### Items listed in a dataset
# # # # # # #

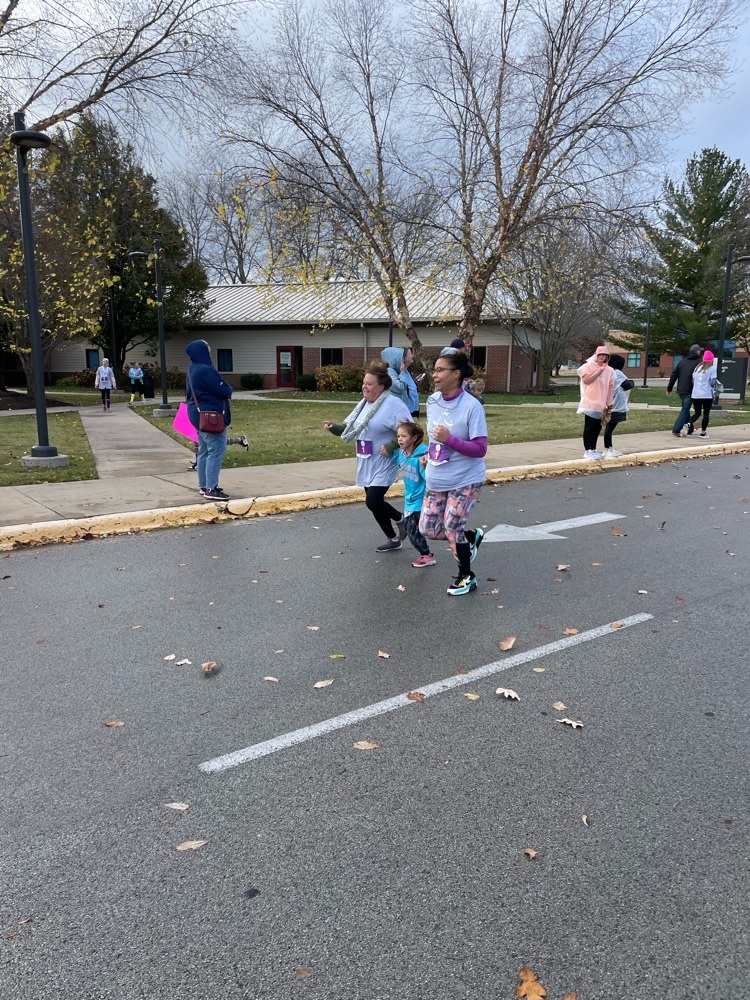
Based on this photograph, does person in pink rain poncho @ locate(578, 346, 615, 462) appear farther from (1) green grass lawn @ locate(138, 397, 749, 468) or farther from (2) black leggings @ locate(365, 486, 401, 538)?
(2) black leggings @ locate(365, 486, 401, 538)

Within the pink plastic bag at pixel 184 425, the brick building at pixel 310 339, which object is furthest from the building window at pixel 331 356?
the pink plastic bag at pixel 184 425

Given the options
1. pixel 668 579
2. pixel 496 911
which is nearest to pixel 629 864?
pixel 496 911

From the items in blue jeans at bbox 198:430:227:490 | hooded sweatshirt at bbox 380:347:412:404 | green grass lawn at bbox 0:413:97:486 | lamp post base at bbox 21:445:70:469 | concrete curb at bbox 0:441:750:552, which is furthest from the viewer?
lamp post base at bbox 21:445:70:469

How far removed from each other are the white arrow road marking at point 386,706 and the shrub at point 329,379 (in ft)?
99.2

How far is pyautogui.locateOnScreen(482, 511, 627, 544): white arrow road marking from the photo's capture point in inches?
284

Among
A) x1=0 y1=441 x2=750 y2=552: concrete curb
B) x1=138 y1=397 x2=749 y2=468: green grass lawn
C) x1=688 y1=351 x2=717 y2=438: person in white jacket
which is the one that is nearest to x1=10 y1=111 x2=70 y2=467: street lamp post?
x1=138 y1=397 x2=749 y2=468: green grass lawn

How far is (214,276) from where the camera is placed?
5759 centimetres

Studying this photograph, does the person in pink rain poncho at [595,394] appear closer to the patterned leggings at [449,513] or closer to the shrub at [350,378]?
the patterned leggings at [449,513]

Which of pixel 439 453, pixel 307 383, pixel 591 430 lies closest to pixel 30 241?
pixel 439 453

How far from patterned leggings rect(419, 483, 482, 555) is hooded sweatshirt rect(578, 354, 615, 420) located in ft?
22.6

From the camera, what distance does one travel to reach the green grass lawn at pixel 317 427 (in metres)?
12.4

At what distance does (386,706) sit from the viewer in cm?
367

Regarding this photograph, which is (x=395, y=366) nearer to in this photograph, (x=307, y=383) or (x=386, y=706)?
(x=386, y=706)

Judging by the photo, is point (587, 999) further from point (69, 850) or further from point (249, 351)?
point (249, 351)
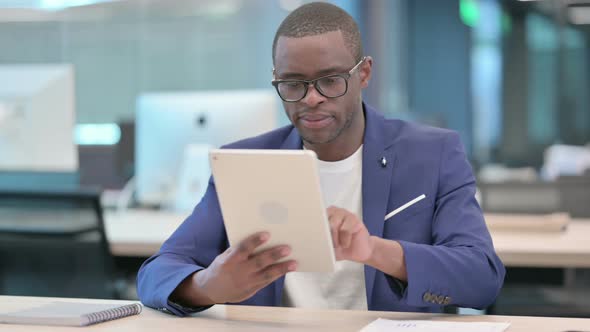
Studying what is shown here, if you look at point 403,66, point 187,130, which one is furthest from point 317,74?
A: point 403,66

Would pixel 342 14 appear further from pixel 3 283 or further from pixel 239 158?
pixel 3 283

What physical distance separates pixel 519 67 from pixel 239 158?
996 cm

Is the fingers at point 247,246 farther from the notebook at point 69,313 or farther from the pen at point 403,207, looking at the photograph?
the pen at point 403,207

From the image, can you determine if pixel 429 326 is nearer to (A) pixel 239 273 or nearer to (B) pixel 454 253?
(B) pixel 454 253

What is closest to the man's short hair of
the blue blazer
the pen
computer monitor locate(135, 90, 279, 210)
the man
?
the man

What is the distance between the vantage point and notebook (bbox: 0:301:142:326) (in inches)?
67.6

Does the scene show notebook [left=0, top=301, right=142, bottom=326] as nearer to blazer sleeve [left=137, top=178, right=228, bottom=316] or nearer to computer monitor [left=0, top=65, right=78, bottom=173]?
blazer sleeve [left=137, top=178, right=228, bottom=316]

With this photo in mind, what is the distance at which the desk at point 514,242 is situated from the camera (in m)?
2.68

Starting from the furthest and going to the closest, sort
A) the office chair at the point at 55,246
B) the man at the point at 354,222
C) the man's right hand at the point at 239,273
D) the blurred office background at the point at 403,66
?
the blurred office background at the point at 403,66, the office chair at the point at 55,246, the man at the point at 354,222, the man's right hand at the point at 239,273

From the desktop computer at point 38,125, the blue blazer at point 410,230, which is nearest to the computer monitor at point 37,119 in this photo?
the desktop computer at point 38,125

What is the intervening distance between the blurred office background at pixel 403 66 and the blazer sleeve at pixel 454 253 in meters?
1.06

# # # # # # #

### WHAT TO WORK ON
Copy out exactly the lines from the one with "At what distance" through the end of the listing, both ends included, omitting any picture.

### SOLUTION TO THIS EXERCISE
At what distance does (386,706) sit from the viewer in cm?
367

Regarding this photograph, which is (x=395, y=366) nearer to in this photograph, (x=307, y=383) or (x=386, y=706)?
(x=386, y=706)

Judging by the photo, is point (587, 999) further from point (69, 850) or further from point (249, 351)?
point (249, 351)
Studying what is shown here, if you look at point 403,66, point 187,130, which one is furthest from point 317,74?
A: point 403,66

Would pixel 342 14 appear further from pixel 3 283 or further from pixel 239 158?
pixel 3 283

What physical distance separates pixel 519 67 from pixel 239 158?
996 cm

Is the fingers at point 247,246 farther from the notebook at point 69,313 or farther from the pen at point 403,207, looking at the photograph?
the pen at point 403,207

From the image, can you determine if pixel 429 326 is nearer to (A) pixel 239 273 or nearer to (B) pixel 454 253?
(B) pixel 454 253

What is closest to the man's short hair of
the blue blazer
the pen
computer monitor locate(135, 90, 279, 210)
the man
?
the man

What is the distance between the vantage point and notebook (bbox: 0:301:142:326) (in inches)?
67.6

Does the scene show notebook [left=0, top=301, right=142, bottom=326] as nearer to blazer sleeve [left=137, top=178, right=228, bottom=316] or nearer to computer monitor [left=0, top=65, right=78, bottom=173]?
blazer sleeve [left=137, top=178, right=228, bottom=316]

With this photo in mind, what is the distance at which the desk at point 514,242 is situated from the camera (in m)?
2.68

Starting from the furthest and going to the closest, sort
A) the office chair at the point at 55,246
B) the man at the point at 354,222
C) the man's right hand at the point at 239,273
D) the blurred office background at the point at 403,66
?
the blurred office background at the point at 403,66, the office chair at the point at 55,246, the man at the point at 354,222, the man's right hand at the point at 239,273

From the desktop computer at point 38,125, the blue blazer at point 410,230, which is nearest to the computer monitor at point 37,119 in this photo?
the desktop computer at point 38,125

What is the intervening distance between the blurred office background at pixel 403 66 and the blazer sleeve at pixel 454 253 in meters?
1.06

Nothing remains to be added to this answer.